Through the centuries, Jose Rizal has been known to be an earnest seeker of truth – it is
this characteristic that marked him as a great historian. When the Spaniards came to
conquer the islands, he had been so passionate to know the true conditions of the
Philippines. But imagine how difficult it was to search for information during those
days – most of the available sources were either written by friars of the religious orders
and zealous missionaries determined to wipe out native beliefs and cultural practices,
which they considered idolatrous and savage.
Despite, the colonizers’ claim that they were solely responsible for refining the
Philippine islands, Rizal’s beliefs say otherwise. For him, the native populations of the
Filipinos were self-sustaining and customarily spirited - it was because of the Spanish
colonization that the Philippine’s rich culture and tradition faded to a certain extent.
In order to support this supposition, Rizal went to look for a reliable account of the
Philippines in the early days and at the onset of Spanish Colonization.
Some references say that while in Europe, Rizal came across research papers published
by eminent European scientists about ethnic communities in Asia – one of them was Dr.
Ferdinand Blumentritt, author of “Versucheiner Ethnographie der Philippinen.”
Rizal wrote to him and that was how their friendship began. It was Dr.
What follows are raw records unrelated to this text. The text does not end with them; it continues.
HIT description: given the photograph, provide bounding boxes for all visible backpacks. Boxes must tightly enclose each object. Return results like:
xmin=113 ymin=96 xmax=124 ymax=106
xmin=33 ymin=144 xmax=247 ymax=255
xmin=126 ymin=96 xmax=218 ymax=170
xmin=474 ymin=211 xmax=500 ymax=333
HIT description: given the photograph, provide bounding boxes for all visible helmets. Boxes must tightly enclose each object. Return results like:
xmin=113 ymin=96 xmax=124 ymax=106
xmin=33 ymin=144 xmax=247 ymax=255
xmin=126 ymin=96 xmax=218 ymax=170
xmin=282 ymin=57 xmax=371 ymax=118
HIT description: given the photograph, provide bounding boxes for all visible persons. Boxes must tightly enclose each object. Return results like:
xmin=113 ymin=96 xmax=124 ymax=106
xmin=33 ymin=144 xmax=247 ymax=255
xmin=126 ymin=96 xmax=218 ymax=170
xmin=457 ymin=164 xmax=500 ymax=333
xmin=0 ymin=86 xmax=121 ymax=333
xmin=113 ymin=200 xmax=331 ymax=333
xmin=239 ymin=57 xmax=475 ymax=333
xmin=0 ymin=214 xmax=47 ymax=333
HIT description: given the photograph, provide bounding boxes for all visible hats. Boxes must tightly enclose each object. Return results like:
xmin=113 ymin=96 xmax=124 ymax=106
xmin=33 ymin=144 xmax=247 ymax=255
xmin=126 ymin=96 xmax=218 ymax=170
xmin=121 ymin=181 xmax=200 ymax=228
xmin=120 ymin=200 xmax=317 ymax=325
Blumentritt, acknowledgeable Filipinologist, who recommended Dr. Antonio Morga’s
Sucesos de las Islas Filipinas, which, according to many scholars, had an honest
description of the Philippine situation during the Spanish period.
Other sources, however, claim that Rizal learned about Antonio Morga from his uncle,
Jose Alberto, This knowledge about an ancient Philippine history written by a Spaniard
came from the English Governor of Hong Kong, Sir John Browning, who had once paid
his uncle a visit. While in London, Rizal immediately acquainted himself with the
British Museum where he found one of the few remaining copies of
Morga’s Sucesos. At his own expense, Rizal had the work republished with annotations
that showed that the Philippines was an advanced civilization prior to Spanish
colonization. Austin Craig, an early biographer of Rizal, translated some of
the more important annotations into English.
In this lesson, you will learn the importance of analyzing other people’s works in the
past in order to gain a deeper understanding of our nation, with anticipation that you,
too, may write a reliable historical fact of the Philippines.
Dr. Antonio de Morga and his Sucesos
Antonio de Morga (1559-1636) was a Spanish conquistador, a lawyer and a
government official for 43 years in the Philippines (1594-1604), New Spain and Peru. As
Deputy Governor in the country, he reinstated the Audiencia, taking over the function
of judge or oidor. He was also in command of the Spanish ships in a 1600 naval battle
against Dutch corsairs, but suffered defeat and barely survived. He may
have undergone important failures in both his military and political capacities but he is
now remembered for his work as a historian.
He was also a historian. He authored the book, Sucesos de las Islas Filipinas (Events in
the Philippine Islands) in 1609 after being reassigned to Mexico. This book narrates
observations about the Filipinos and the Philippines from the perspective of the
Spaniards. In fact, this book is considered valuable in the sense that it reflects the first
formal record of the earliest days of the Philippines as a Spanish colony. Morga’s work,
which is based partly on documentary research, keen observation, and partly on his
personal involvement and knowledge, is said to be the best account of
Spanish colonialism in the country. With Morga’s position in the colonial
government, the had access to many important documents that allowed him to
write about the natives’ and their conquerors’ political, social and economic phases of
life from the year 1493 to 1603.Rizal was greatly impressed by Morga’s work
that he, himself, decided to annotate it and publish a new edition. He meticulously
added footnotes on every chapter of the Sucesos that could be a misrepresentation of
Filipino cultural practices.
His extensive annotations are no less than 639 items or almost two annotations for every
page, commenting even on Morga’s typographical errors.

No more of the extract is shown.